Helsinki-NLP / OPUS-MT-train

Training open neural machine translation models
MIT License
323 stars 40 forks source link

model Helsinki-NLP/opus-mt-en-uk translates some sentences into Russian instead of Ukrainian #66

Open shyrma opened 2 years ago

shyrma commented 2 years ago

code to reproduce:

model_name = "Helsinki-NLP/opus-mt-en-uk" model = MarianMTModel.from_pretrained(model_name) tokenizer = MarianTokenizer.from_pretrained(model_name) batch = tokenizer(["What are you doing?", "Good news for you."], return_tensors="pt", padding=True) gen = model.generate(**batch) result = tokenizer.batch_decode(gen, skip_special_tokens=True) print(result)
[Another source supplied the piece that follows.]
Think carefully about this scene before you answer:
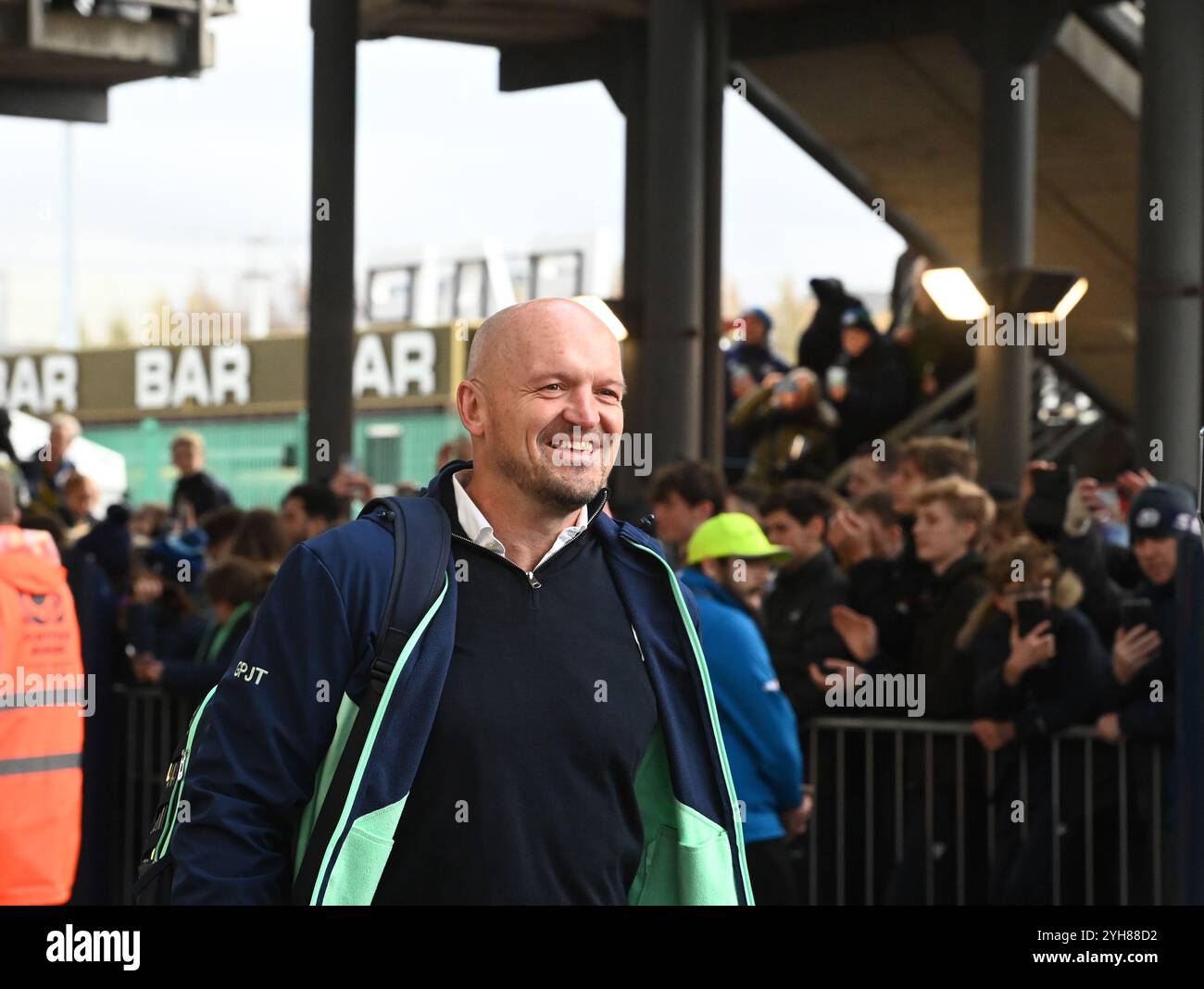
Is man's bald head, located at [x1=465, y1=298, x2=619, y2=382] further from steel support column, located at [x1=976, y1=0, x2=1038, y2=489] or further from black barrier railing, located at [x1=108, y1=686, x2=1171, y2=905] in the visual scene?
steel support column, located at [x1=976, y1=0, x2=1038, y2=489]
Expected output (Ukranian): ['Що ти робиш?', 'Гарні новини для тебе.']

Actual output (Russian): ['Что ты делаешь?', 'Хорошая новость для тебя.']

jorgtied commented 2 years ago

It could be that the training data is not very clean and includes quite a bit of Russian. Would you know if there are lots of problems with the data in OPUS? If you happen to see a lot of noise in any of the underlying data collections then, please, let me know. Thanks!